ビートルズの英国での8枚目にあたるオリジナルアルバム「サージェント・ペパーズ・ロンリー・ハーツ・クラブ・バンド」の13曲目に収録されたナンバー。1番と3番をジョンが、2番の部分をポールがそれぞれ別の曲として書いていたのを結合した曲でそれぞれの部分でリードヴォーカルを取っている。

前曲の「サージェント・ペパーズ・ロンリー・ハーツ・クラブ・バンド (リプライズ)」がこのアルバムの「エンディング・ナンバー」として歌われた後のこの曲は実質「アンコール・ナンバー」としての位置づけになっている。

1966年、ビートルズには様々な変化があった。
前アルバム「リボルバー 」のレコーディング・セッション終了後、ツアーに出たビートルズは1966年8月29日のサンフランシスコ・キャンドルスティック・パークのステージを最後に一切のコンサート活動を停止する。
行く先々でのビートルマニアの熱狂、楽曲の再現の難しさ、そしてあちこちでのトラブルにメンバーは疲れ切っていた。この無意味とも思えるコンサート活動を停止すれば、レコーディングに専念できると考えたのだ。

デビュー以来、守り続けてきた「1年に2枚」のアルバム制作もこの年は初めて守られなかった。
その代わりに、クリスマスシーズン用に初のベストアルバム「オールディーズ」を発売。(未CD化)
11月24日からシングル「ストロベリー・フィールズ・フォーエバー」の録音を皮切りに、「もうステージはやらない」と宣言したビートルズは「架空のバンドがショーをする」というコンセプトアルバムの制作を開始したのである。

**作業項目**
ビートルズについての本文で、アルバムとして言及されている作品名をすべて挙げてください。 データはこの作業に一切関係しません。

**データ抜粋**
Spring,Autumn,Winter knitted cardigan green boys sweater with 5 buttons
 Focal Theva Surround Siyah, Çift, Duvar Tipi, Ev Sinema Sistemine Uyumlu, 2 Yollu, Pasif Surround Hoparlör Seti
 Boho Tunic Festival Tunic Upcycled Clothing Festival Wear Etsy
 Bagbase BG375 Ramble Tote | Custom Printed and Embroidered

**回答**
・サージェント・ペパーズ・ロンリー・ハーツ・クラブ・バンド
・リボルバー
・オールディーズ